À peine ouverte et déjà critiquée. Le long du boulevard Luc-Dejoie, à Vertou, le groupe scolaire Simone-Veil, plus gros investissement de l’histoire de la commune (17 millions d’euros), accueille 375 enfants depuis le 3 novembre 2025. Chez certains parents, regroupés en collectif et relayés par la FCPE (association de parents d’élèves), la grogne a pris de l’ampleur au fil des mois, avec une longue série de griefs.

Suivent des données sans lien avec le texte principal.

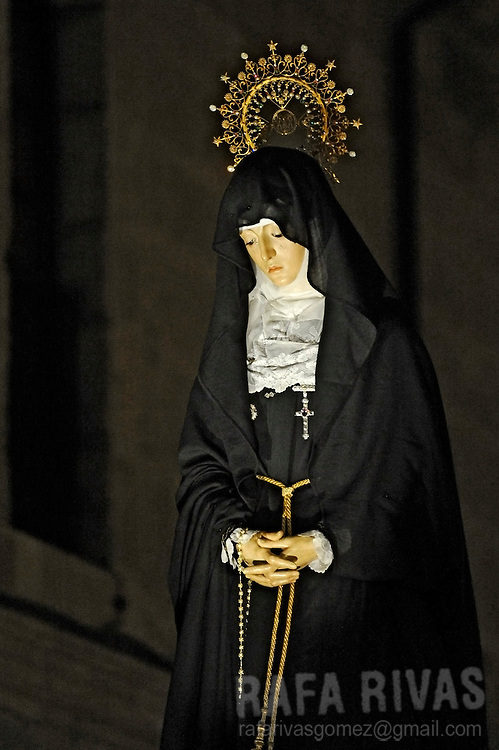 A figure of La Soledad (Virgin of Loneliness) is carried during the Virgin of Loneliness procession during the Holy Week's Easter Saturday on March 30, 2013 in the Northwestern Spanish city of Zamora.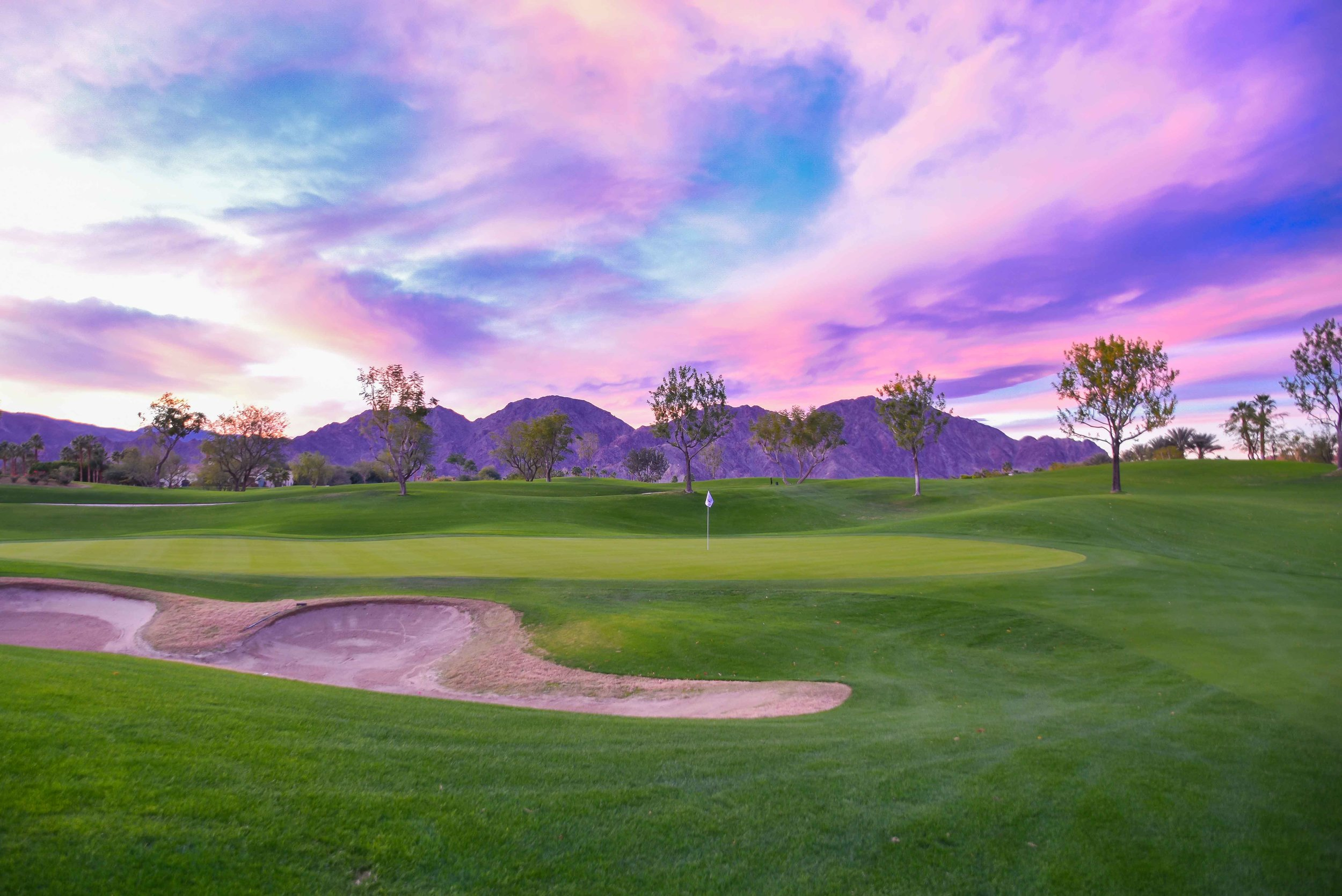 A Palm Springs sunset over the Weiskopf Private Course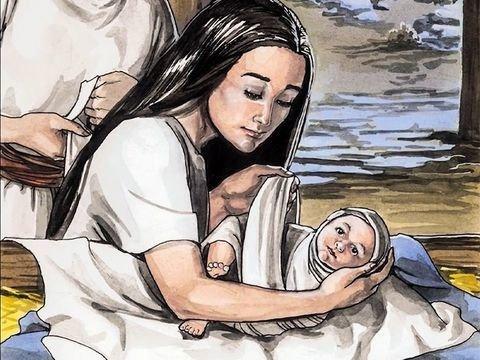 Maria envolve o bebê Jesus em alguns panos e coloca-o numa manjedoura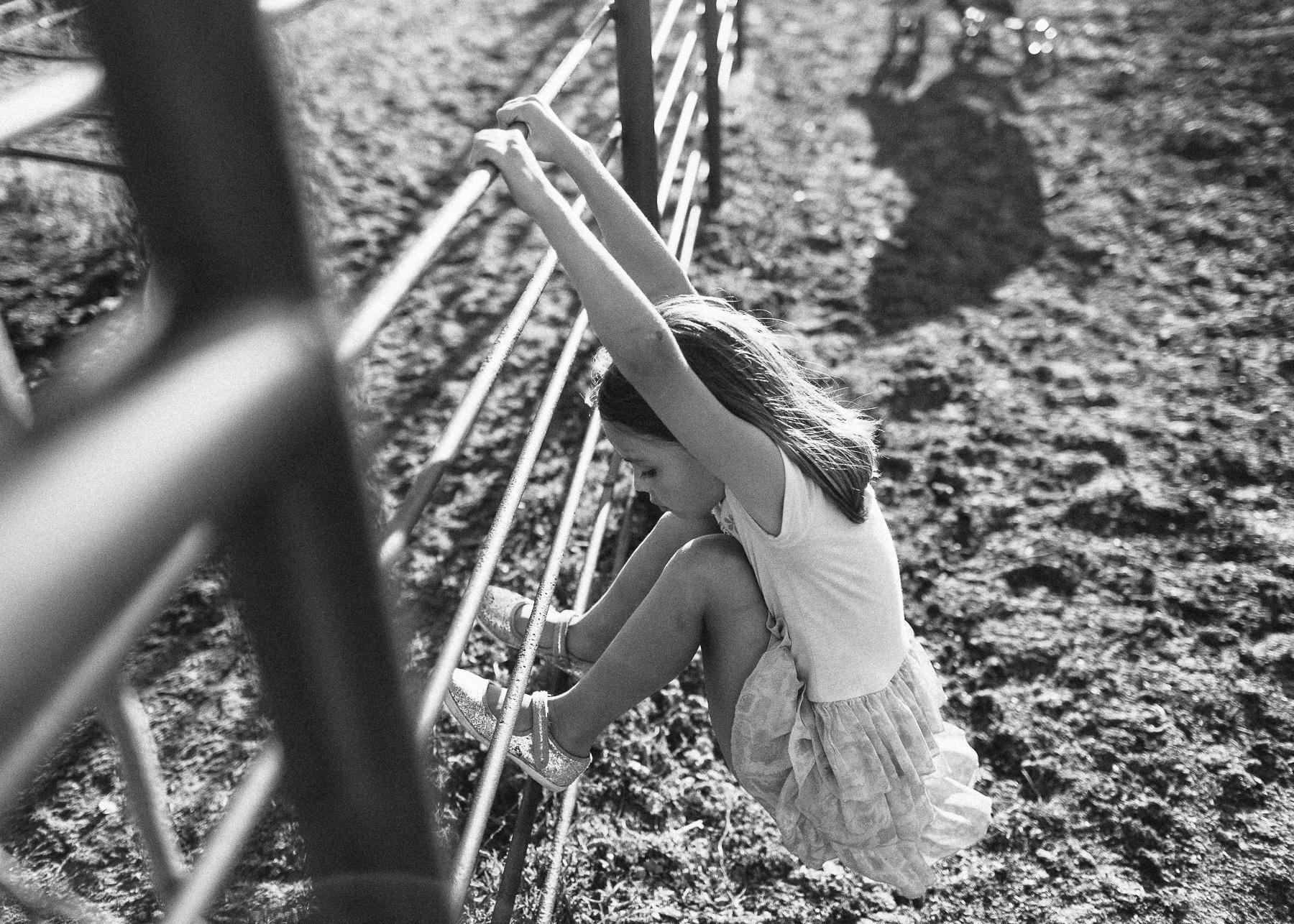 girl swinging on railing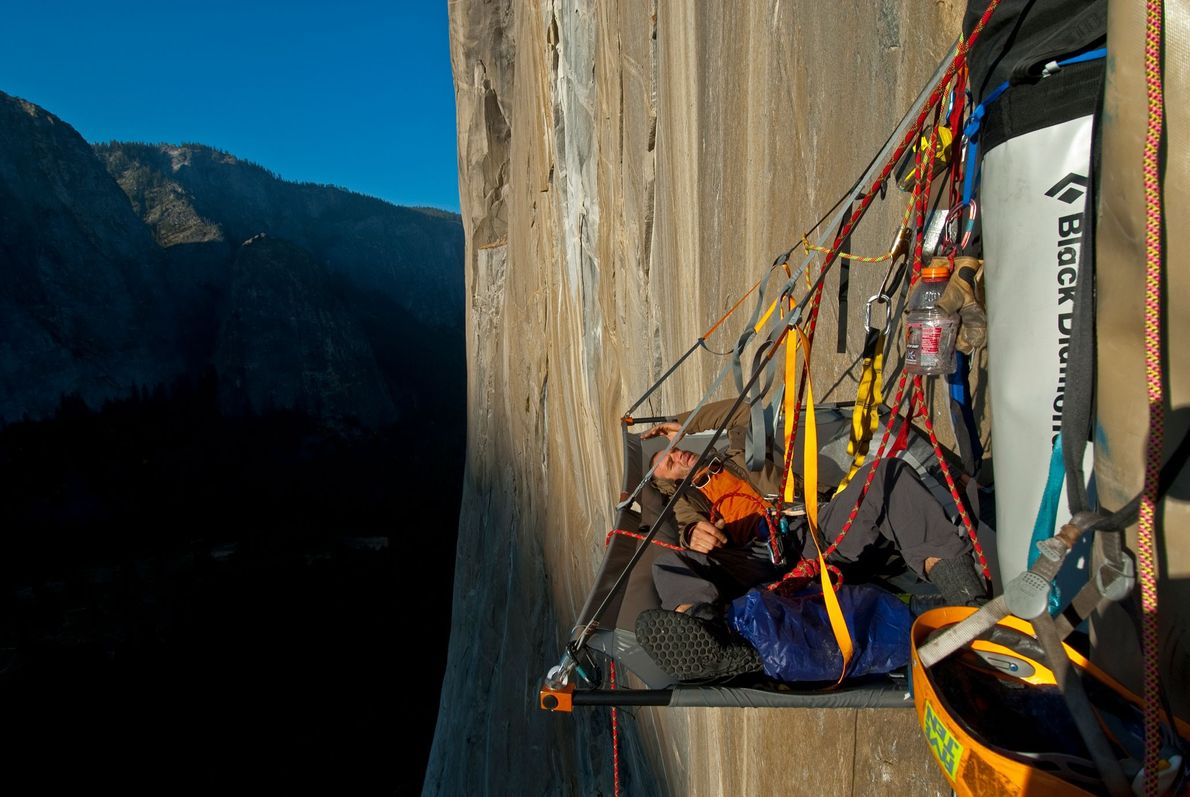 Climber Ivo Ninov rests while suspended against the face of El Capitan in Yosemite National Park.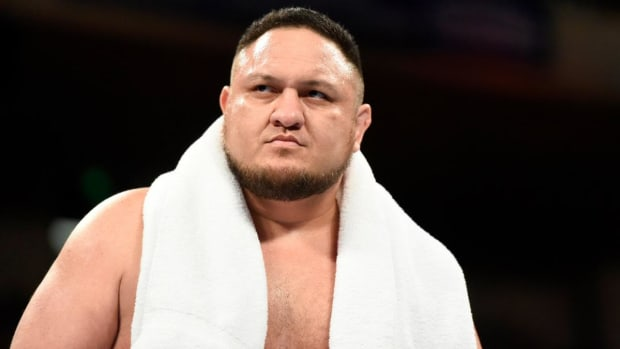 Closeup image of WWE's Samoa Joe in the ring with a towel around his shoulders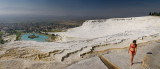 Panorama of woman in bikini on white travertine terraces at Pamukkale hot springs Turkey overlooking village and valley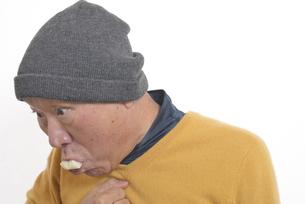老人が餅を喉に詰まらせて苦しむの写真素材 [FYI03448430]
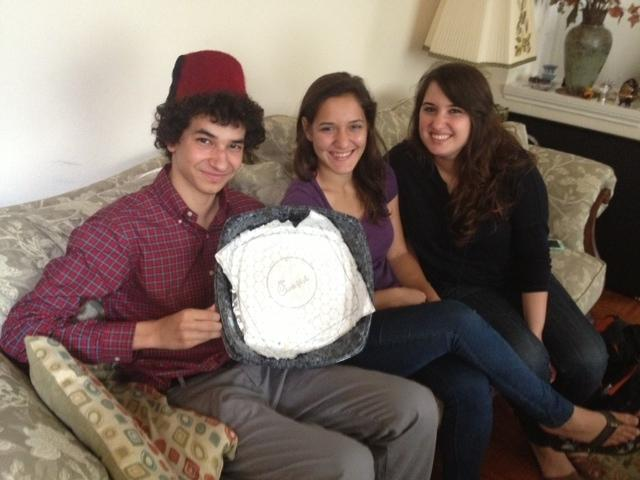 Ibrahim El-Rayes holds the platter from which 50 Chick-n Minis disappeared Thursday morning, with his cousins Laila and Dalia Abdelghani.
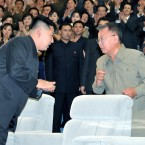 The late North Korean leader Kim Jong Il, right, exchanges words with his son and successor, Kim Jong Un, in July 2011. The elder Kim died in December 2011.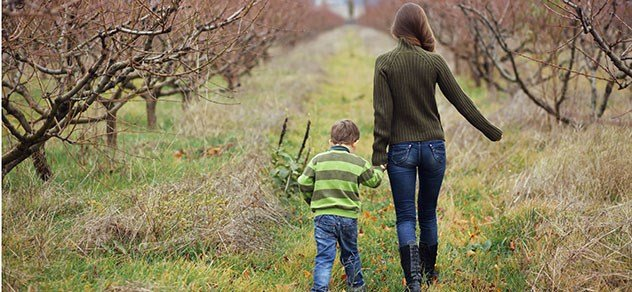 young mom and son in rural setting
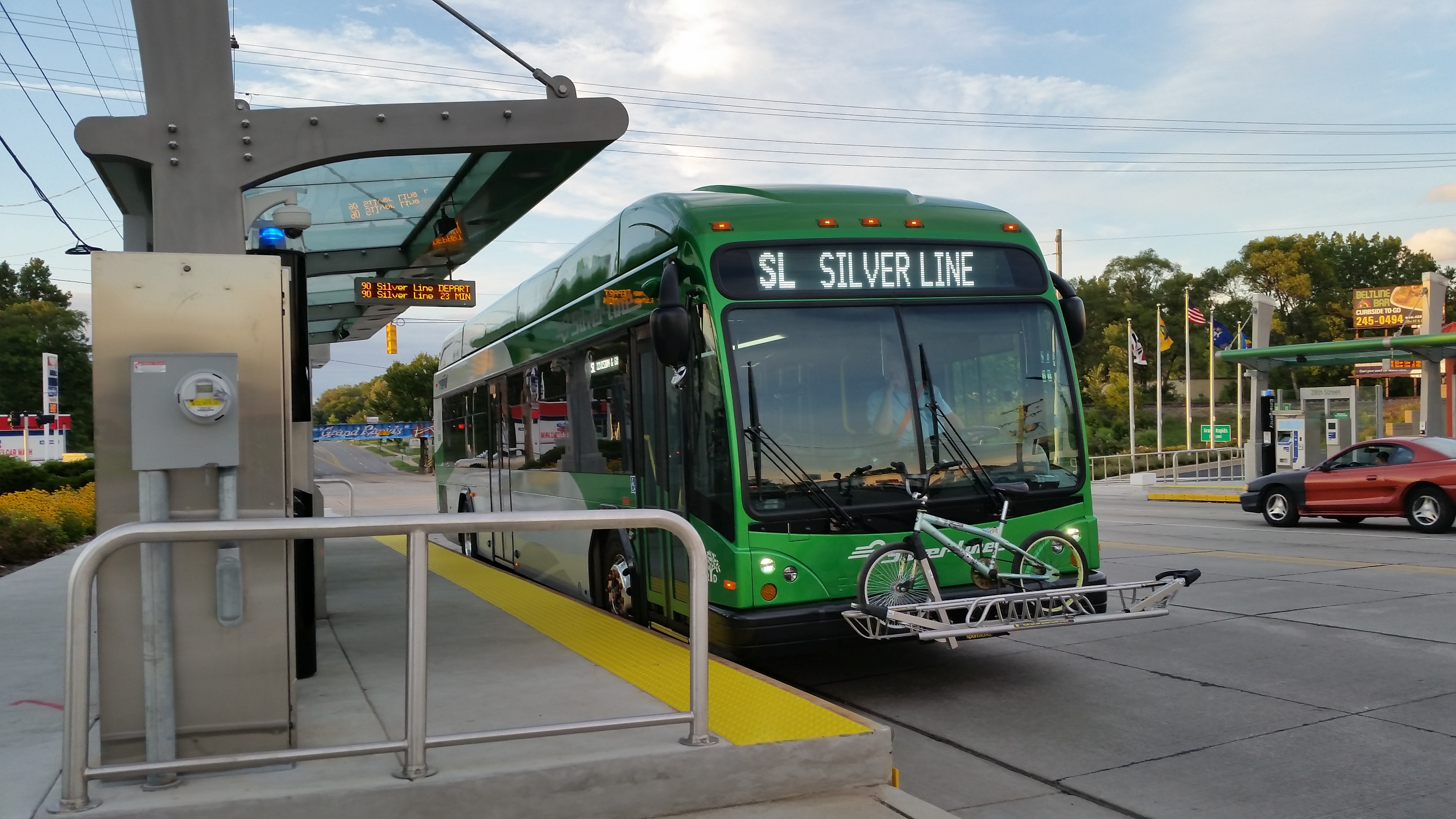 The Silver Line departing from a station.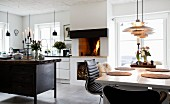 Dining area, fire in open fireplace and island counter made from old workbench in open-plan kitchen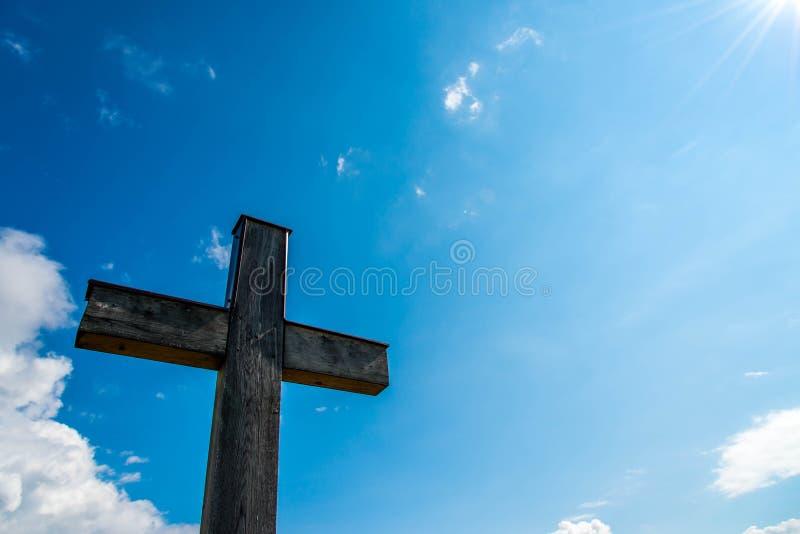 Cruz católica simples da madeira de carvalho, céu azul perfeito da luz solar visível fotografia de stock royalty free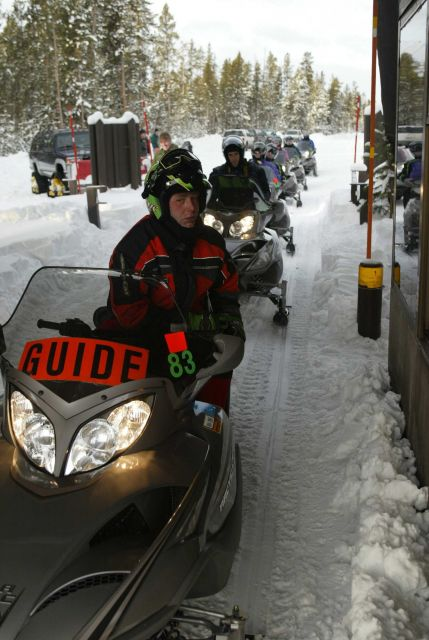 Snowmobile guide with group in the winter at the West entrance Picture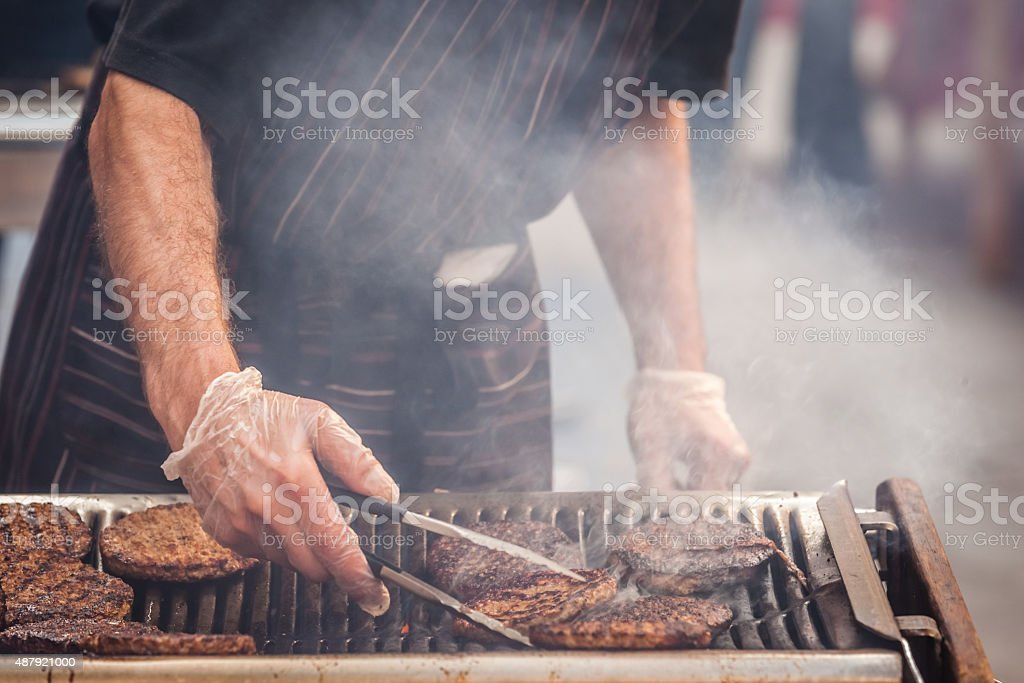 Burgers on barbecue stock photo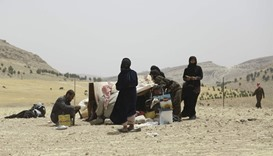 Residents flee as fighters near IS-held Syria town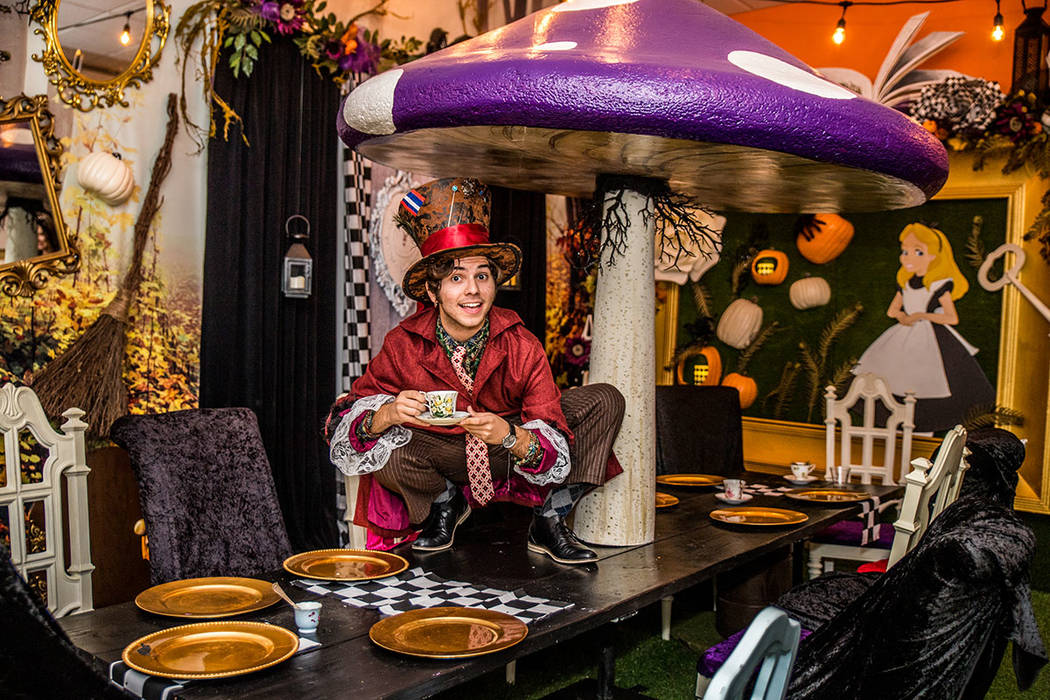 David Tovar is the Mad Hatter in the Alice in Wonderland room at Operation Halloween. (Tonya Harvey Real Estate Millions)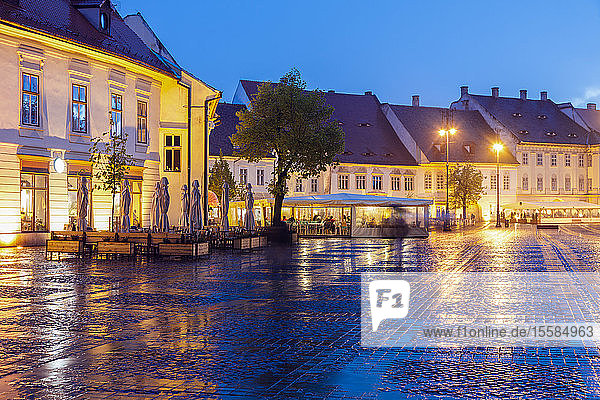 Wet Grand Square at sunset in Sibiu  Romania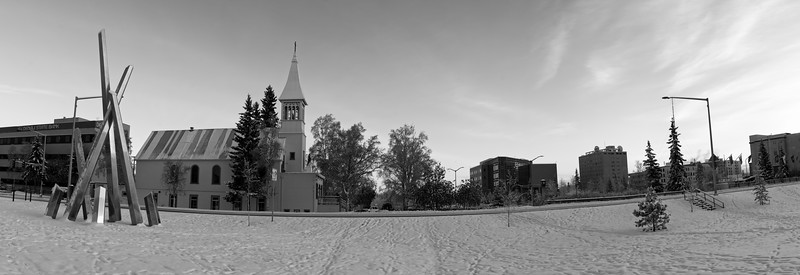 Panorama of the new Polaris sculpture and Immaculate Conception Church and the downtown Fairbanks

Premier d’entre eux : l’accès à l’école élémentaire, sur la partie haute de l’établissement, est pointé comme trop étroit et pas sécurisé, générant des embouteillages, mais surtout des conflits de circulation entre piétons, cyclistes et automobilistes, notamment du fait de la présence de places de stationnement en dépose-minute.
« C’est la bousculade chaque matin »
Il n’y a que deux mètres de largeur devant le portail. Un banc et une poubelle encombrent l’entrée pour rien. C’est la bousculade chaque matin, ça n’a pas été bien pensé, peste une maman. C’est anxiogène. Partout ailleurs, les mairies éloignent les bagnoles des écoles. Pourquoi pas ici ?, renchérit une autre, qui se demande pourquoi l’entrée a été placée du côté de ce boulevard très fréquenté le matin et non limité à 30 km/h .
Les parents mécontents, dont le nombre reste flou, pointent aussi le croisement dangereux des piétons avec les voitures sortant des terrains de basket, qui font office de parking pour les parents en fin de classe, l’après-midi. Ce double usage en laisse d’ailleurs certains perplexes : Nos enfants jouent au milieu des taches d’huile et des morceaux de verre. Pourquoi ne pas supprimer ce parking et ne pas ouvrir celui des autocars du collège, juste au-dessus ?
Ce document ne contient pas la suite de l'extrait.